Friday, 19 January 2018

Professional tennis players are optimisers

With plenty of action in Melbourne at the Australian Open this week, it seems timely for me to write a post about tennis. I've already noted in an earlier post that tennis players appear to be loss averse. But are they optimising nonetheless? Do they make decisions that maximise their chances of winning (which would also be consistent with loss aversion)?

A recent paper by Jeffrey Ely (Northwestern University), Romain Gauriot (University of Sydney), and Lionel Page (Queensland University of Technology), published in the Journal of Economic Psychology (sorry I don't see an ungated version) provides us with some answer. The authors look specifically at the risk behaviour of servers on first and second serve:
When serving, players can opt for risky serves which are more likely to fail but are harder to return if successful or more conservative serves which are less likely to fail but are also easier to return.
The key is whether players behave differently on first and second serves (more on that in a moment). However, simply comparing first and second serves is not so straightforward. The authors correctly note that there is:
...a potential caveat with raw data on tennis serve: it can be characterised by a selection problem. First serves are always observed while second serves are only observed when the first serve failed. This means that second serves may be more likely to be observed when serving is harder than usual either for natural reasons (e.g wind conditions), fitness (e.g. tiredness late in the match) or strategic reasons (e.g. opponent having learned how to return the player’s serve).
Their solution is quite ingenious:
To cleanly compare first and second serves one ideally wants to observe some random events which determines in a given situation whether a serve is going to be a first or a second serve. We argue that such a situation occurs when the ball hits the tape (top of the net) on the first serve. The impact with the net gives the ball an unpredictable trajectory leading the ball to be either in or out. It introduces the required randomness as a first serve follows a ball let which lands in the court and a second serve follows a ball which lands outside the court.
The serve immediately following a 'let serve' is randomly either a first serve (if the 'let serve' landed in) or a second serve (if the 'let serve' landed out).
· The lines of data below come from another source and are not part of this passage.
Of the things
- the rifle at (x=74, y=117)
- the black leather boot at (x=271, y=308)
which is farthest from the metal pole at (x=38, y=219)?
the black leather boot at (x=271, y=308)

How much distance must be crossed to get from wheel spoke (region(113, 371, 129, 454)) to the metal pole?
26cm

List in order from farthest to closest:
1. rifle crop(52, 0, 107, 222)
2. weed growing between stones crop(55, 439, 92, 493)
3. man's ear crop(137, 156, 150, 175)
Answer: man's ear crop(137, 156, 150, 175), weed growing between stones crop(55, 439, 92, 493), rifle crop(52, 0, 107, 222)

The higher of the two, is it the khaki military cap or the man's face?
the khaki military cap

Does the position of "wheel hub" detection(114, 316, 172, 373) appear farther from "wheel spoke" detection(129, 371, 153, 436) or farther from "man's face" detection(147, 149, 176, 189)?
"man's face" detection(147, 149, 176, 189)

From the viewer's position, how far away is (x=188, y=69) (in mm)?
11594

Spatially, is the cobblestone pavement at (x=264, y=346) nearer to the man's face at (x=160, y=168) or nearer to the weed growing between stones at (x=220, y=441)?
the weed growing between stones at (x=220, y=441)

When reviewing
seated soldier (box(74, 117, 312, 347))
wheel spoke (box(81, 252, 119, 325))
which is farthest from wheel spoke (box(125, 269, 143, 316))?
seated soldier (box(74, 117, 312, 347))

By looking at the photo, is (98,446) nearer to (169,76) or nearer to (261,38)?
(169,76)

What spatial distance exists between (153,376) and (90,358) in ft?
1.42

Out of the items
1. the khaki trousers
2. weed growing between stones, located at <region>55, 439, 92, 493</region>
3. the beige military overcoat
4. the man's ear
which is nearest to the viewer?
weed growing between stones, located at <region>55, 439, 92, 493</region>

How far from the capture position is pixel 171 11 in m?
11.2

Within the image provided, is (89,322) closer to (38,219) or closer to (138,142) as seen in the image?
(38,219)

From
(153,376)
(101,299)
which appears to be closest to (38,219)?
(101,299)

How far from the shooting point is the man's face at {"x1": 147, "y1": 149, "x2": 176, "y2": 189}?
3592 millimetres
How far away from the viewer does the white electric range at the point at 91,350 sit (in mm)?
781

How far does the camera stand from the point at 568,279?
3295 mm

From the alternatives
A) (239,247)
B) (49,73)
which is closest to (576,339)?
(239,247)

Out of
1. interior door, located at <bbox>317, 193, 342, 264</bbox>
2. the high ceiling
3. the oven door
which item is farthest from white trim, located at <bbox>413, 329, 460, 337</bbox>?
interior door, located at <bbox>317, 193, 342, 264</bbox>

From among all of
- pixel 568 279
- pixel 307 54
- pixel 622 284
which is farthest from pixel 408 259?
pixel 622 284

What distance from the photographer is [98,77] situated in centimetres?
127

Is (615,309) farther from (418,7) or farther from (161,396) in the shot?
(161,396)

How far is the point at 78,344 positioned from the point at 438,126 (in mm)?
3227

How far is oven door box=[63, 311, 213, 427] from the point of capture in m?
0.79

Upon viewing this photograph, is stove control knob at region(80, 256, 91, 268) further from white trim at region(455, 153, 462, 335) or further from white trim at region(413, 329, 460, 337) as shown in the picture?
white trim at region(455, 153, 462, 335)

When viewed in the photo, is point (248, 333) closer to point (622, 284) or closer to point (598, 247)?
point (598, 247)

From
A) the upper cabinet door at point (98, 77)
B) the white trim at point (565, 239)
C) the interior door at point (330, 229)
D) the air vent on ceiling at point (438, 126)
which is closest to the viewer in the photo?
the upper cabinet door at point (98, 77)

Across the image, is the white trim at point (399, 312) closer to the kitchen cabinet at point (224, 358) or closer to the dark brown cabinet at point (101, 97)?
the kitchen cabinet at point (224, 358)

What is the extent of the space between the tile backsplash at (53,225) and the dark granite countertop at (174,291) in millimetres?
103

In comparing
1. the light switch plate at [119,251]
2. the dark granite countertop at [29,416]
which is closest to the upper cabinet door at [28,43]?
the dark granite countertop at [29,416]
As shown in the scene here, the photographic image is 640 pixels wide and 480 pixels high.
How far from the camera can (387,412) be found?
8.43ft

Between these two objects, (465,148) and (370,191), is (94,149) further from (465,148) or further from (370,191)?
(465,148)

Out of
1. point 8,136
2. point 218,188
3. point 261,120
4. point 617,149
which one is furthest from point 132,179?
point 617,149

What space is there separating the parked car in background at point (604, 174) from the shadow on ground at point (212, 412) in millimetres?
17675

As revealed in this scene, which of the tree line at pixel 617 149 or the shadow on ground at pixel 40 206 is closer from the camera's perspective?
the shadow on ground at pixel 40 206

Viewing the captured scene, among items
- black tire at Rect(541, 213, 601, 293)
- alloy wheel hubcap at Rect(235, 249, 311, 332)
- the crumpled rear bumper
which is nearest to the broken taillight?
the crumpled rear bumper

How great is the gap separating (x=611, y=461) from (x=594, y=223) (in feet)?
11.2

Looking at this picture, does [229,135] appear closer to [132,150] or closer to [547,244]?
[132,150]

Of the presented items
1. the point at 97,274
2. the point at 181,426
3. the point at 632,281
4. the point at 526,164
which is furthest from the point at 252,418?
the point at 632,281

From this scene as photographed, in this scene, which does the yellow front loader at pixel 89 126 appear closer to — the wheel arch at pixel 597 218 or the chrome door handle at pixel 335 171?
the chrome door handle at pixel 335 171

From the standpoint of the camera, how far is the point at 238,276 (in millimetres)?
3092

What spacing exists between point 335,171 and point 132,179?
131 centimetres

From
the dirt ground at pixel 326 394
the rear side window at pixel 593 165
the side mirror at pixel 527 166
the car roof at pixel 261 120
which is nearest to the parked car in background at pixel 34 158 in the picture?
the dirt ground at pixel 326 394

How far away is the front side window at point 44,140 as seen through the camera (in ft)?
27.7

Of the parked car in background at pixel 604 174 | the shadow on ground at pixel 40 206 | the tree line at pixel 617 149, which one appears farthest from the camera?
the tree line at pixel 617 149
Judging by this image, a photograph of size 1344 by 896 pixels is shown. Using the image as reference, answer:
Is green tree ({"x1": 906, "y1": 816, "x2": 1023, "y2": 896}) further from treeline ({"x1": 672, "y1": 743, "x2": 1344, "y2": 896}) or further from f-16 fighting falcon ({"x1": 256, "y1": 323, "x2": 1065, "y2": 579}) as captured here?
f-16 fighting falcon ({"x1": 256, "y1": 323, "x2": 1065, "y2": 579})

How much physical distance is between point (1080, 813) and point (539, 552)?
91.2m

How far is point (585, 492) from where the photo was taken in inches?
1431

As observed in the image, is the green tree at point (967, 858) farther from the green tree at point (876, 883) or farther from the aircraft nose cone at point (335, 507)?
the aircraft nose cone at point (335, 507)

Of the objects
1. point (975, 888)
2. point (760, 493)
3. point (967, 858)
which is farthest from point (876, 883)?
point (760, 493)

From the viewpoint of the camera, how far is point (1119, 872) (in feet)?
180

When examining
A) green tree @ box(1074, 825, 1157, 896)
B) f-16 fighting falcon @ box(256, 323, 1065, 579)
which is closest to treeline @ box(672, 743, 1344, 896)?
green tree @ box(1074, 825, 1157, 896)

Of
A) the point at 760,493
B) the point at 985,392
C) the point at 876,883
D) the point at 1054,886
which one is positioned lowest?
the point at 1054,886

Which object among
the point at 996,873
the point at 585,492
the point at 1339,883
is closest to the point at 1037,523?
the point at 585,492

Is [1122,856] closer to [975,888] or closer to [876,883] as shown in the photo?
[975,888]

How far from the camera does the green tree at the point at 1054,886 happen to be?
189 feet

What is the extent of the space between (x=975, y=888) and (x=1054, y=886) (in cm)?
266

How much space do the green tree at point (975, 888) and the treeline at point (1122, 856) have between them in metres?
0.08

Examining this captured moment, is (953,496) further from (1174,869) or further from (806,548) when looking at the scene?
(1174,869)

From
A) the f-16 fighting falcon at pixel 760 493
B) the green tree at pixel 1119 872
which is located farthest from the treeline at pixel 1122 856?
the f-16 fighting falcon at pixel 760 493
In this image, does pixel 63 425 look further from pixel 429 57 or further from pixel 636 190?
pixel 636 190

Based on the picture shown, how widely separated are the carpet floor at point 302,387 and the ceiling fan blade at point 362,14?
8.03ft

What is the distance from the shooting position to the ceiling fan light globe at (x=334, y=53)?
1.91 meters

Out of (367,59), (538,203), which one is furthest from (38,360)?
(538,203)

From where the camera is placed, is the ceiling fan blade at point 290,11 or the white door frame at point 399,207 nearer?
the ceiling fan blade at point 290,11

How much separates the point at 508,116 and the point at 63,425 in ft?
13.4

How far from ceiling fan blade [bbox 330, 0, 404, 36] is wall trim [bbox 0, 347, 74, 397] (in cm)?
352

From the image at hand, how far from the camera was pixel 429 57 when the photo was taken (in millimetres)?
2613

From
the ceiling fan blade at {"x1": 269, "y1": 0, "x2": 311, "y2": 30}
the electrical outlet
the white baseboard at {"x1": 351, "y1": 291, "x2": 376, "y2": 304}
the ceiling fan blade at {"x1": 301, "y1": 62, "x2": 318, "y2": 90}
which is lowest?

Ely et al. use a dataset from 3,188 matches, involving over 690,000 serves, of which 7,605 follow a 'let serve' and are the core sample of interest. They test four conditions which would imply that players are correctly maximising their chance of winning:

  1. That first serves are more risky than second serves (the probability that a serve lands in is lower for first serves);
  2. That first serves are harder to return than second serves (players are more likely to win the point on their first serve);
  3. Using two first serves is a suboptimal strategy (it leads to a lower probability of winning the point); and
  4. Using two second serves is also a suboptimal strategy.
They find that:
...the serves from professional tennis players meet four conditions which make them consistent with the optimal strategy of risk taking between first and second serves. This result is observed both overall and when splitting the sample by gender and ranking.
So, it appears that professional tennis players are optimisers. Which we should expect - they are trained professionals who have developed skills in strategic play over many years.

Read more:

Thursday, 18 January 2018

Why men earn more when they marry

Alexandra Killewald (Harvard) and Ian Lundberg (Princeton) wrote in the IUSSP online magazine in June last year about their paper published in the journal Demography:
On average, in the United States, men earn more per hour when married than when single, even after adjusting for differences such as age and education. However, despite the suggestive evidence that marriage may exert a causal effect on men’s wages, we argue that closer inspection reveals little evidence of such a link.
There are a number of theories as to why marriage might cause an increase in wages for married men, compared with unmarried men. The Nobel prize-winner Gary Becker suggested that it was because of specialisation - wives contributing to unpaid labour at home freed up men to concentrate more on paid labour. Alternatively, it might be because marriage leads to a change of motivation - men who have become primary breadwinners for a family are more motivated to work harder and earn more to provide for their family. A third explanation is discrimination - employers may see marriage as a signal of stability for a male worker, and be willing to offer more work to men who are married.

However, it is also possible that the causation works in the other direction - that men who earn more are more marriage-worthy suitors and therefore more likely to be able to convince a woman to marry them. Alternatively, maybe there is actually no causal relationship between marriage and wages at all, but there is some third variable that causes both increases in marriage and increases in wages. One example is simply maturity - more mature men are more likely to marry, and as men mature they earn more (due to increased work experience).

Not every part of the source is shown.